Neuropathic pain: Grading system.

(Finnerup et al., 2016)

Aims: Evaluate and update grading system for labelling of nociceptive pain.

Methods: Expert meeting consensus after SR.



a) History, including pain descriptors, the presence of nonpainful sensory symptoms, and aggravating and alleviating factors, suggestive of pain being related to a neurological lesion and not other causes such as inflammation or non-neural tissue damage. The suspected lesion or disease is reported to be associated with neuropathic pain, including a temporal and spatial relationship representative of the condition; includes paroxysmal pain in trigeminal neuralgia.

b) The pain distribution reported by the patient is consistent with the suspected lesion or disease.

c) The area of sensory changes may extend beyond, be within, or overlap with the area of pain.

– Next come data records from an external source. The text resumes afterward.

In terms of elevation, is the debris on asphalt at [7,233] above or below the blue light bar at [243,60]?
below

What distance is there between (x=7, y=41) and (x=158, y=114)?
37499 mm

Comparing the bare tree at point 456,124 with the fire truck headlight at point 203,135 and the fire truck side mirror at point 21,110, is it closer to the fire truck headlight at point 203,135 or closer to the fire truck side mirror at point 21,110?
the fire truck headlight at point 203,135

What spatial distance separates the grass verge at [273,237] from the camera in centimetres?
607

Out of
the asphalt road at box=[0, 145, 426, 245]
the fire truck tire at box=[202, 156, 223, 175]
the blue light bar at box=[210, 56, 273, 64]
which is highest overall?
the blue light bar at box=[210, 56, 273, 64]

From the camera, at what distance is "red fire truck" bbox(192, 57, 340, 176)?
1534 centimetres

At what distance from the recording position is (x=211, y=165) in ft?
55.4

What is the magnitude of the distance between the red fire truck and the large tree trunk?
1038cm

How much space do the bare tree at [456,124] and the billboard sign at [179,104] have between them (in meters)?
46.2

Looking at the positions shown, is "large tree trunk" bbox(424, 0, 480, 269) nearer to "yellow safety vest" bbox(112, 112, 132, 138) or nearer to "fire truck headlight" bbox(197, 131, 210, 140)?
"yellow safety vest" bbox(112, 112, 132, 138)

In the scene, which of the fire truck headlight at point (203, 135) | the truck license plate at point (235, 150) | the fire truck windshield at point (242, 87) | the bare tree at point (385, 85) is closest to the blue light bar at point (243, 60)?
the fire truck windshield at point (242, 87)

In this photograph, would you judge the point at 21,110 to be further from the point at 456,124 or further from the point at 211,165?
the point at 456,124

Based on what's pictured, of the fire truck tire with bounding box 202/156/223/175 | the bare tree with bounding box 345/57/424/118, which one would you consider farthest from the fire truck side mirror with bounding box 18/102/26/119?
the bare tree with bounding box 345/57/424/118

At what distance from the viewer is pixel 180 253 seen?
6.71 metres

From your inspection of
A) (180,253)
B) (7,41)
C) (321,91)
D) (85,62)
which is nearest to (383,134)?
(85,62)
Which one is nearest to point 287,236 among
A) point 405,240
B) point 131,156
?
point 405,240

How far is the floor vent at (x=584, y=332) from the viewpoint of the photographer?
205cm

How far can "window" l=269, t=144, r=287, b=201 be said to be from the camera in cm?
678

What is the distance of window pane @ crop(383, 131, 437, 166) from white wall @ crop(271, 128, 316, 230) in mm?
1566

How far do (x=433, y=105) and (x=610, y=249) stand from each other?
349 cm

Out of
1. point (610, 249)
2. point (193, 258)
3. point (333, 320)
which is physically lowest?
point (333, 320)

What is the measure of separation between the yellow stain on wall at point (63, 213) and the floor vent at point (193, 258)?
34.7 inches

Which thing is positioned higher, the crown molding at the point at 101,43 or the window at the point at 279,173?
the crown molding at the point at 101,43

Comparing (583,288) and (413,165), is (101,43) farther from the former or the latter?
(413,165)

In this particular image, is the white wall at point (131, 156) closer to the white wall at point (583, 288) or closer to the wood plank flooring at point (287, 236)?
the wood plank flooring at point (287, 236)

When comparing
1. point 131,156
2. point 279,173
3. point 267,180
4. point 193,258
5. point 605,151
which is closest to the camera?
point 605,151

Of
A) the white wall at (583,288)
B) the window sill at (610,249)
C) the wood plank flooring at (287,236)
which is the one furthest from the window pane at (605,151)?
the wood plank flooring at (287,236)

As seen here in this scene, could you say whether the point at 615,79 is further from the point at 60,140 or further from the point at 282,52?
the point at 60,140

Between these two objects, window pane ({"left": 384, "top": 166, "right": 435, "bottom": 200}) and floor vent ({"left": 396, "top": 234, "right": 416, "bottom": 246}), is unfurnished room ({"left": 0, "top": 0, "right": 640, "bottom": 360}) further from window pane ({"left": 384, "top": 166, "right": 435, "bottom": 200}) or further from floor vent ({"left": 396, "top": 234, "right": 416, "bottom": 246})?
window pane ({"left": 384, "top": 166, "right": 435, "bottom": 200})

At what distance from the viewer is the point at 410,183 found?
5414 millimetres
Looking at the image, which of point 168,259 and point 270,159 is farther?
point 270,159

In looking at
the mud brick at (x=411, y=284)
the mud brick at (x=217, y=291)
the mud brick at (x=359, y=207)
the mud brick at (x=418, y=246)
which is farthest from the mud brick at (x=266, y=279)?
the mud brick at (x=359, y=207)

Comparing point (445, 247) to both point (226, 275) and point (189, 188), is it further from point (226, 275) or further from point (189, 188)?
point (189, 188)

Sensory loss is generally required but touch-evoked or thermal allodynia may be the only finding at bedside examination. Trigger phenomena in trigeminal neuralgia may be counted as sensory signs. In some cases, sensory signs may be difficult to demonstrate although the nature of the lesion or disease is confirmed; for these cases the level “probable” continues to be appropriate, if a diagnostic test confirms the lesion or disease of the somatosensory nervous system.

d) The term “definite” in this context means “probable neuropathic pain with confirmatory tests” because the location and nature of the lesion or disease have been confirmed to be able to explain the pain. “Definite” neuropathic pain is a pain that is fully compatible with neuropathic pain, but it does not necessarily establish causality

Limitations: Expert consensus.

In practice: Follow flowchart to know the level of confidence regarding neuropathic pain. Definite neuropathic pain requires imaging, biopsy or other medical test.

Finnerup, N. B., Haroutounian, S., Kamerman, P., Baron, R., Bennett, D. L. H., Bouhassira, D., … Jensen, T. S. (2016). Neuropathic pain: An updated grading system for research and clinical practice. Pain, 157(8), 1.